“Someday” is a day we all often talk about but rarely think that it is anything that should be on our priority list today. “We will all die, someday.” “Someday, I want to go on a long cruise.”. “Someday, I’m going to get that checked out.” “Someday, I’m going to try that new diet.” “I will retire from this company someday.” “Someday, I’m going to read the bible.” “Someday, I will go to church with my family.” “Let’s have them over for dinner someday.” “Someday, I’m going to fix that leak.” “Someday, things will be better.” “Someday, you’ll thank me for this.” And the “some days” go on and on.
“Some days” are good days, “some days” we hope will never come even if we know that day is inevitable. The one thing all “some days” have in common is they all require planning. “I don’t have time right now, but someday, I’ll get around to making that plan.” “Someday, I’ll have more time than I do now.”
How often do we use that word? Once we start paying attention, it is surprising how it seems to creep into our vocabulary. For me, and probably for many people, “someday” is a placeholder for the inevitable that I want to procrastinate. “Someday, I’ll clean out the garage.” “Someday, I’ll trim all of those bushes around the house.

◆ **PROBLEMS AND TASKS**
a) Write out the text about "someday" word for word from "How often do" to "around the house.".
b) According to the text about "someday," what do all "some days" have in common?
Rely only on the text about "someday" and nothing outside it.

◆ **INFORMATION SHOWN**
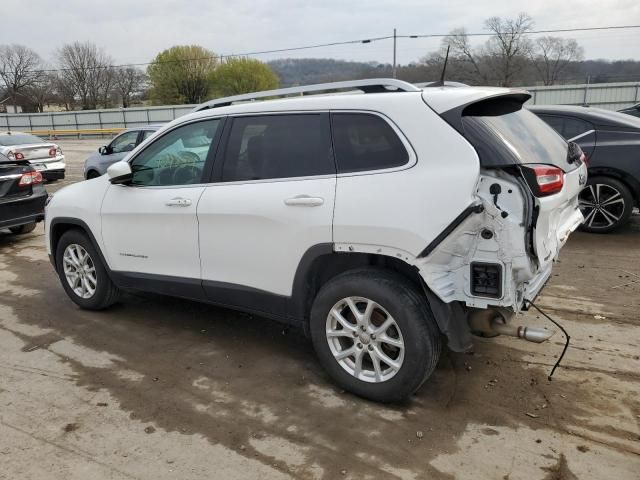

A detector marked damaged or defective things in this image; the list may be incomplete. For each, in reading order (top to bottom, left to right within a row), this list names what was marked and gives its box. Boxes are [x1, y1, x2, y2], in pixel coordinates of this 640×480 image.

damaged rear of suv [43, 79, 584, 402]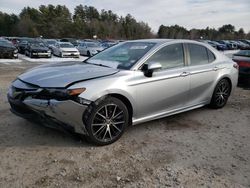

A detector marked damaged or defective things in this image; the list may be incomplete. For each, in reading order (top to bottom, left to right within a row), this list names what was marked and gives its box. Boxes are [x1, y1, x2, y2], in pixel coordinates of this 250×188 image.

damaged front bumper [7, 93, 90, 134]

◆ **REPLIES**
a)
How often do we use that word? Once we start paying attention, it is surprising how it seems to creep into our vocabulary. For me, and probably for many people, “someday” is a placeholder for the inevitable that I want to procrastinate. “Someday, I’ll clean out the garage.” “Someday, I’ll trim all of those bushes around the house.

b) They all require planning.